Every year there are Assurance claims made for 100,000 deaths and 350,000 new incapacity claimants between the ages of 15 and 65.*
On average over the last 10 years, 2.6m people have been off work for longer than 6 months and claiming benefit, that’s approximately 1 in 10 of the workforce.** In addition 109,000 working age people were diagnosed with cancer each year*** and 20% of 16-44 year olds and 42% of 45-64 year olds report having longstanding illness.****
Assurance plans such as Life Cover, Life and Critical Illness Cover or Income Protection plans are often used to counteract the financial loss that may arise from the death or extended incapacity of a member of your business, using the sum assured to ensure the continuity of the business.

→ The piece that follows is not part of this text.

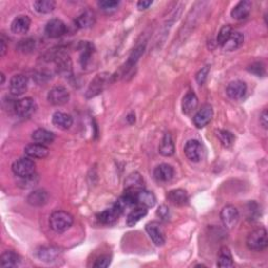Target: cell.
<instances>
[{"mask_svg":"<svg viewBox=\"0 0 268 268\" xmlns=\"http://www.w3.org/2000/svg\"><path fill=\"white\" fill-rule=\"evenodd\" d=\"M73 223V216L64 211H56L49 217V227L58 234H62V232L68 230L72 228Z\"/></svg>","mask_w":268,"mask_h":268,"instance_id":"1","label":"cell"},{"mask_svg":"<svg viewBox=\"0 0 268 268\" xmlns=\"http://www.w3.org/2000/svg\"><path fill=\"white\" fill-rule=\"evenodd\" d=\"M246 245H248L249 249L253 251L264 250L268 245L266 230L264 228H259L249 232L248 239H246Z\"/></svg>","mask_w":268,"mask_h":268,"instance_id":"2","label":"cell"},{"mask_svg":"<svg viewBox=\"0 0 268 268\" xmlns=\"http://www.w3.org/2000/svg\"><path fill=\"white\" fill-rule=\"evenodd\" d=\"M12 170L20 178H30L35 174L36 165L31 157H21L13 164Z\"/></svg>","mask_w":268,"mask_h":268,"instance_id":"3","label":"cell"},{"mask_svg":"<svg viewBox=\"0 0 268 268\" xmlns=\"http://www.w3.org/2000/svg\"><path fill=\"white\" fill-rule=\"evenodd\" d=\"M37 105L32 97H24L14 103V111L15 114L22 118L31 117L36 112Z\"/></svg>","mask_w":268,"mask_h":268,"instance_id":"4","label":"cell"},{"mask_svg":"<svg viewBox=\"0 0 268 268\" xmlns=\"http://www.w3.org/2000/svg\"><path fill=\"white\" fill-rule=\"evenodd\" d=\"M203 146L199 140L190 139L189 142H187L185 146V154L188 159L193 161V163H199L203 157Z\"/></svg>","mask_w":268,"mask_h":268,"instance_id":"5","label":"cell"},{"mask_svg":"<svg viewBox=\"0 0 268 268\" xmlns=\"http://www.w3.org/2000/svg\"><path fill=\"white\" fill-rule=\"evenodd\" d=\"M68 90L63 86H55L47 94V101L55 106H62L69 101Z\"/></svg>","mask_w":268,"mask_h":268,"instance_id":"6","label":"cell"},{"mask_svg":"<svg viewBox=\"0 0 268 268\" xmlns=\"http://www.w3.org/2000/svg\"><path fill=\"white\" fill-rule=\"evenodd\" d=\"M66 24L61 19L53 18L48 21L45 25L46 36L52 39H57L66 34Z\"/></svg>","mask_w":268,"mask_h":268,"instance_id":"7","label":"cell"},{"mask_svg":"<svg viewBox=\"0 0 268 268\" xmlns=\"http://www.w3.org/2000/svg\"><path fill=\"white\" fill-rule=\"evenodd\" d=\"M220 218L225 228L232 229L239 220V211L234 206L229 204L221 210Z\"/></svg>","mask_w":268,"mask_h":268,"instance_id":"8","label":"cell"},{"mask_svg":"<svg viewBox=\"0 0 268 268\" xmlns=\"http://www.w3.org/2000/svg\"><path fill=\"white\" fill-rule=\"evenodd\" d=\"M213 115H214L213 107L209 104L203 105L201 109L197 111V114L193 117L194 125L197 127V128H203L204 126H207L211 122Z\"/></svg>","mask_w":268,"mask_h":268,"instance_id":"9","label":"cell"},{"mask_svg":"<svg viewBox=\"0 0 268 268\" xmlns=\"http://www.w3.org/2000/svg\"><path fill=\"white\" fill-rule=\"evenodd\" d=\"M29 80L23 75H15L10 80V91L14 96H22L27 90Z\"/></svg>","mask_w":268,"mask_h":268,"instance_id":"10","label":"cell"},{"mask_svg":"<svg viewBox=\"0 0 268 268\" xmlns=\"http://www.w3.org/2000/svg\"><path fill=\"white\" fill-rule=\"evenodd\" d=\"M146 231L155 245L161 246L165 244L166 239H165L163 230H161L159 223L155 222V221L147 223L146 224Z\"/></svg>","mask_w":268,"mask_h":268,"instance_id":"11","label":"cell"},{"mask_svg":"<svg viewBox=\"0 0 268 268\" xmlns=\"http://www.w3.org/2000/svg\"><path fill=\"white\" fill-rule=\"evenodd\" d=\"M144 189V179L138 172L131 173L125 180V192L136 194Z\"/></svg>","mask_w":268,"mask_h":268,"instance_id":"12","label":"cell"},{"mask_svg":"<svg viewBox=\"0 0 268 268\" xmlns=\"http://www.w3.org/2000/svg\"><path fill=\"white\" fill-rule=\"evenodd\" d=\"M24 152L27 157L36 158V159H43L48 156L49 150L45 145L33 143L26 145L24 148Z\"/></svg>","mask_w":268,"mask_h":268,"instance_id":"13","label":"cell"},{"mask_svg":"<svg viewBox=\"0 0 268 268\" xmlns=\"http://www.w3.org/2000/svg\"><path fill=\"white\" fill-rule=\"evenodd\" d=\"M246 90H248V86H246V84L243 81L240 80H236L230 82L228 87H227V95L229 96L231 100H240V98H242L245 94Z\"/></svg>","mask_w":268,"mask_h":268,"instance_id":"14","label":"cell"},{"mask_svg":"<svg viewBox=\"0 0 268 268\" xmlns=\"http://www.w3.org/2000/svg\"><path fill=\"white\" fill-rule=\"evenodd\" d=\"M31 23H32V21L29 16L20 15L13 20V22L11 24V30L14 34L24 35L29 32L30 27H31Z\"/></svg>","mask_w":268,"mask_h":268,"instance_id":"15","label":"cell"},{"mask_svg":"<svg viewBox=\"0 0 268 268\" xmlns=\"http://www.w3.org/2000/svg\"><path fill=\"white\" fill-rule=\"evenodd\" d=\"M175 171L171 165L161 164L154 169V177L158 182H168L173 179Z\"/></svg>","mask_w":268,"mask_h":268,"instance_id":"16","label":"cell"},{"mask_svg":"<svg viewBox=\"0 0 268 268\" xmlns=\"http://www.w3.org/2000/svg\"><path fill=\"white\" fill-rule=\"evenodd\" d=\"M108 75L107 74H100L97 75L95 80L91 82L90 86L87 90V96L88 97H91V96H95L98 94H101L103 89L105 88L106 84L108 83Z\"/></svg>","mask_w":268,"mask_h":268,"instance_id":"17","label":"cell"},{"mask_svg":"<svg viewBox=\"0 0 268 268\" xmlns=\"http://www.w3.org/2000/svg\"><path fill=\"white\" fill-rule=\"evenodd\" d=\"M52 122H53V125L55 127H57V128L60 130L69 129L74 123L72 115L62 111L55 112L52 117Z\"/></svg>","mask_w":268,"mask_h":268,"instance_id":"18","label":"cell"},{"mask_svg":"<svg viewBox=\"0 0 268 268\" xmlns=\"http://www.w3.org/2000/svg\"><path fill=\"white\" fill-rule=\"evenodd\" d=\"M96 20V18L95 12L91 10H86L76 18L75 23L79 29H89V27L95 25Z\"/></svg>","mask_w":268,"mask_h":268,"instance_id":"19","label":"cell"},{"mask_svg":"<svg viewBox=\"0 0 268 268\" xmlns=\"http://www.w3.org/2000/svg\"><path fill=\"white\" fill-rule=\"evenodd\" d=\"M60 256V250L54 246H43L37 250V258L43 262L52 263L57 261Z\"/></svg>","mask_w":268,"mask_h":268,"instance_id":"20","label":"cell"},{"mask_svg":"<svg viewBox=\"0 0 268 268\" xmlns=\"http://www.w3.org/2000/svg\"><path fill=\"white\" fill-rule=\"evenodd\" d=\"M252 8V4L249 0H242L240 1L234 9L231 10L230 15L231 17L236 20H243L248 18V16L250 14Z\"/></svg>","mask_w":268,"mask_h":268,"instance_id":"21","label":"cell"},{"mask_svg":"<svg viewBox=\"0 0 268 268\" xmlns=\"http://www.w3.org/2000/svg\"><path fill=\"white\" fill-rule=\"evenodd\" d=\"M135 199L138 206L144 207L146 209L153 208L155 203H156V197H155V195L145 189L140 190L139 192L135 194Z\"/></svg>","mask_w":268,"mask_h":268,"instance_id":"22","label":"cell"},{"mask_svg":"<svg viewBox=\"0 0 268 268\" xmlns=\"http://www.w3.org/2000/svg\"><path fill=\"white\" fill-rule=\"evenodd\" d=\"M167 199L168 201H170L172 204H174V206L181 207L188 203L189 195L185 190L176 189V190H172V191L168 193Z\"/></svg>","mask_w":268,"mask_h":268,"instance_id":"23","label":"cell"},{"mask_svg":"<svg viewBox=\"0 0 268 268\" xmlns=\"http://www.w3.org/2000/svg\"><path fill=\"white\" fill-rule=\"evenodd\" d=\"M243 42H244L243 34H241L240 32L232 31L229 39L225 41V43L221 47L227 52H232V51H236V49H238L240 46H241L243 44Z\"/></svg>","mask_w":268,"mask_h":268,"instance_id":"24","label":"cell"},{"mask_svg":"<svg viewBox=\"0 0 268 268\" xmlns=\"http://www.w3.org/2000/svg\"><path fill=\"white\" fill-rule=\"evenodd\" d=\"M121 211H119L115 206L103 211L102 213H100L97 215V220L100 221L102 224H106V225H111L114 224L117 219L118 217L121 216Z\"/></svg>","mask_w":268,"mask_h":268,"instance_id":"25","label":"cell"},{"mask_svg":"<svg viewBox=\"0 0 268 268\" xmlns=\"http://www.w3.org/2000/svg\"><path fill=\"white\" fill-rule=\"evenodd\" d=\"M32 138L35 143L48 145V144H52L55 140V134L46 129L39 128L33 132Z\"/></svg>","mask_w":268,"mask_h":268,"instance_id":"26","label":"cell"},{"mask_svg":"<svg viewBox=\"0 0 268 268\" xmlns=\"http://www.w3.org/2000/svg\"><path fill=\"white\" fill-rule=\"evenodd\" d=\"M48 193L44 190H36L27 196V202L33 207H42L48 201Z\"/></svg>","mask_w":268,"mask_h":268,"instance_id":"27","label":"cell"},{"mask_svg":"<svg viewBox=\"0 0 268 268\" xmlns=\"http://www.w3.org/2000/svg\"><path fill=\"white\" fill-rule=\"evenodd\" d=\"M182 112L185 115L192 114L193 111L196 110L197 106H198V97L192 91H190L182 98Z\"/></svg>","mask_w":268,"mask_h":268,"instance_id":"28","label":"cell"},{"mask_svg":"<svg viewBox=\"0 0 268 268\" xmlns=\"http://www.w3.org/2000/svg\"><path fill=\"white\" fill-rule=\"evenodd\" d=\"M159 153L163 155V156L169 157L172 156L175 152V145L173 142V138L170 133H166L163 139H161V143L159 145Z\"/></svg>","mask_w":268,"mask_h":268,"instance_id":"29","label":"cell"},{"mask_svg":"<svg viewBox=\"0 0 268 268\" xmlns=\"http://www.w3.org/2000/svg\"><path fill=\"white\" fill-rule=\"evenodd\" d=\"M21 263V258L13 250H8L2 253L0 259V265L2 267H17Z\"/></svg>","mask_w":268,"mask_h":268,"instance_id":"30","label":"cell"},{"mask_svg":"<svg viewBox=\"0 0 268 268\" xmlns=\"http://www.w3.org/2000/svg\"><path fill=\"white\" fill-rule=\"evenodd\" d=\"M148 214V210L144 207H138V208H135L133 209L128 217H127V225L128 227H134L139 220H142L143 218Z\"/></svg>","mask_w":268,"mask_h":268,"instance_id":"31","label":"cell"},{"mask_svg":"<svg viewBox=\"0 0 268 268\" xmlns=\"http://www.w3.org/2000/svg\"><path fill=\"white\" fill-rule=\"evenodd\" d=\"M218 267H232L234 266V261H232L231 252L229 248L227 246H223L220 249L219 257H218Z\"/></svg>","mask_w":268,"mask_h":268,"instance_id":"32","label":"cell"},{"mask_svg":"<svg viewBox=\"0 0 268 268\" xmlns=\"http://www.w3.org/2000/svg\"><path fill=\"white\" fill-rule=\"evenodd\" d=\"M33 6L35 11L40 14H49L55 10L56 2L54 0H37L34 2Z\"/></svg>","mask_w":268,"mask_h":268,"instance_id":"33","label":"cell"},{"mask_svg":"<svg viewBox=\"0 0 268 268\" xmlns=\"http://www.w3.org/2000/svg\"><path fill=\"white\" fill-rule=\"evenodd\" d=\"M94 53V45L86 42V43H83V49H82V55H81V64L83 67H86L88 63L90 62V58Z\"/></svg>","mask_w":268,"mask_h":268,"instance_id":"34","label":"cell"},{"mask_svg":"<svg viewBox=\"0 0 268 268\" xmlns=\"http://www.w3.org/2000/svg\"><path fill=\"white\" fill-rule=\"evenodd\" d=\"M217 136L224 147H230L235 142V135L228 130H218Z\"/></svg>","mask_w":268,"mask_h":268,"instance_id":"35","label":"cell"},{"mask_svg":"<svg viewBox=\"0 0 268 268\" xmlns=\"http://www.w3.org/2000/svg\"><path fill=\"white\" fill-rule=\"evenodd\" d=\"M119 3L121 2L116 1V0H101V1L97 2V5L103 12L109 14L116 11Z\"/></svg>","mask_w":268,"mask_h":268,"instance_id":"36","label":"cell"},{"mask_svg":"<svg viewBox=\"0 0 268 268\" xmlns=\"http://www.w3.org/2000/svg\"><path fill=\"white\" fill-rule=\"evenodd\" d=\"M231 33H232V27L230 25H229V24L223 25L220 29L219 33H218L217 43L219 44L220 46H222L225 43V41L229 39V37L230 36Z\"/></svg>","mask_w":268,"mask_h":268,"instance_id":"37","label":"cell"},{"mask_svg":"<svg viewBox=\"0 0 268 268\" xmlns=\"http://www.w3.org/2000/svg\"><path fill=\"white\" fill-rule=\"evenodd\" d=\"M144 49H145V46H139L132 53V55L129 57L128 63H127V65L129 66L128 68H131L138 61V59L140 58V56H142L143 53H144Z\"/></svg>","mask_w":268,"mask_h":268,"instance_id":"38","label":"cell"},{"mask_svg":"<svg viewBox=\"0 0 268 268\" xmlns=\"http://www.w3.org/2000/svg\"><path fill=\"white\" fill-rule=\"evenodd\" d=\"M249 70L250 73L255 74V75L258 76V77L265 75V68H264V66H263L262 63H260V62L253 63V64H251V65L249 67Z\"/></svg>","mask_w":268,"mask_h":268,"instance_id":"39","label":"cell"},{"mask_svg":"<svg viewBox=\"0 0 268 268\" xmlns=\"http://www.w3.org/2000/svg\"><path fill=\"white\" fill-rule=\"evenodd\" d=\"M209 72H210V67L209 66H206L201 68L198 73H197L196 75V81L197 83L199 84V85H202V84L206 82L207 77H208V75H209Z\"/></svg>","mask_w":268,"mask_h":268,"instance_id":"40","label":"cell"},{"mask_svg":"<svg viewBox=\"0 0 268 268\" xmlns=\"http://www.w3.org/2000/svg\"><path fill=\"white\" fill-rule=\"evenodd\" d=\"M35 45V41L32 40V39H26V40H22L20 41V44H19V49L20 51H22L23 53H27V52H31L33 47Z\"/></svg>","mask_w":268,"mask_h":268,"instance_id":"41","label":"cell"},{"mask_svg":"<svg viewBox=\"0 0 268 268\" xmlns=\"http://www.w3.org/2000/svg\"><path fill=\"white\" fill-rule=\"evenodd\" d=\"M110 262H111L110 257H108V256H101L100 258H97V260L96 261V263L94 264V266L97 267V268H105V267H108L109 266Z\"/></svg>","mask_w":268,"mask_h":268,"instance_id":"42","label":"cell"},{"mask_svg":"<svg viewBox=\"0 0 268 268\" xmlns=\"http://www.w3.org/2000/svg\"><path fill=\"white\" fill-rule=\"evenodd\" d=\"M249 211V219H257V217L259 215V211H258V204L255 202H250L249 203V208L248 210Z\"/></svg>","mask_w":268,"mask_h":268,"instance_id":"43","label":"cell"},{"mask_svg":"<svg viewBox=\"0 0 268 268\" xmlns=\"http://www.w3.org/2000/svg\"><path fill=\"white\" fill-rule=\"evenodd\" d=\"M169 215H170V213H169L168 207L165 206V204L160 206L159 209L157 210V216L160 218V219L161 220H167L169 218Z\"/></svg>","mask_w":268,"mask_h":268,"instance_id":"44","label":"cell"},{"mask_svg":"<svg viewBox=\"0 0 268 268\" xmlns=\"http://www.w3.org/2000/svg\"><path fill=\"white\" fill-rule=\"evenodd\" d=\"M260 123L263 126V128L267 129L268 126V114H267V109H264L262 111V114L260 115Z\"/></svg>","mask_w":268,"mask_h":268,"instance_id":"45","label":"cell"},{"mask_svg":"<svg viewBox=\"0 0 268 268\" xmlns=\"http://www.w3.org/2000/svg\"><path fill=\"white\" fill-rule=\"evenodd\" d=\"M152 3H153V1H150V0H140V1L137 2V8L140 11L147 10Z\"/></svg>","mask_w":268,"mask_h":268,"instance_id":"46","label":"cell"},{"mask_svg":"<svg viewBox=\"0 0 268 268\" xmlns=\"http://www.w3.org/2000/svg\"><path fill=\"white\" fill-rule=\"evenodd\" d=\"M6 53V44L3 39L0 40V57H3Z\"/></svg>","mask_w":268,"mask_h":268,"instance_id":"47","label":"cell"},{"mask_svg":"<svg viewBox=\"0 0 268 268\" xmlns=\"http://www.w3.org/2000/svg\"><path fill=\"white\" fill-rule=\"evenodd\" d=\"M127 119H128V121H130V119H132V124H133L134 122H135V115H133V114L129 115L128 116H127Z\"/></svg>","mask_w":268,"mask_h":268,"instance_id":"48","label":"cell"},{"mask_svg":"<svg viewBox=\"0 0 268 268\" xmlns=\"http://www.w3.org/2000/svg\"><path fill=\"white\" fill-rule=\"evenodd\" d=\"M0 77H1V84H3L4 83V75L3 74H1V76H0Z\"/></svg>","mask_w":268,"mask_h":268,"instance_id":"49","label":"cell"}]
</instances>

There are generally three categories of loss for which Key Man Insurance can provide compensation.
• Protect losses related to the extended period when a key person is unable to work; to provide temporary personnel; and, if necessary to finance the recruitment and training of a replacement.
• Protect profits such as offsetting lost income from lost sales; or losses resulting from the delay or cancellation of any business project that the key person was involved in; or loss of opportunity to expand, loss of specialised skills or knowledge.
• Protect anyone involved in guaranteeing businesses loans or banking facilities. The value of insurance cover is arranged to equal the value of the guarantee given by the key person.
As a result, a ‘key man or woman’ could be anyone directly associated with the business whose loss can cause financial pressure to your business; this could be a key project managers and sales people, a Director, a Partner or simply people with specific skills or knowledge which you specifically value and may find difficulty in immediately replacing.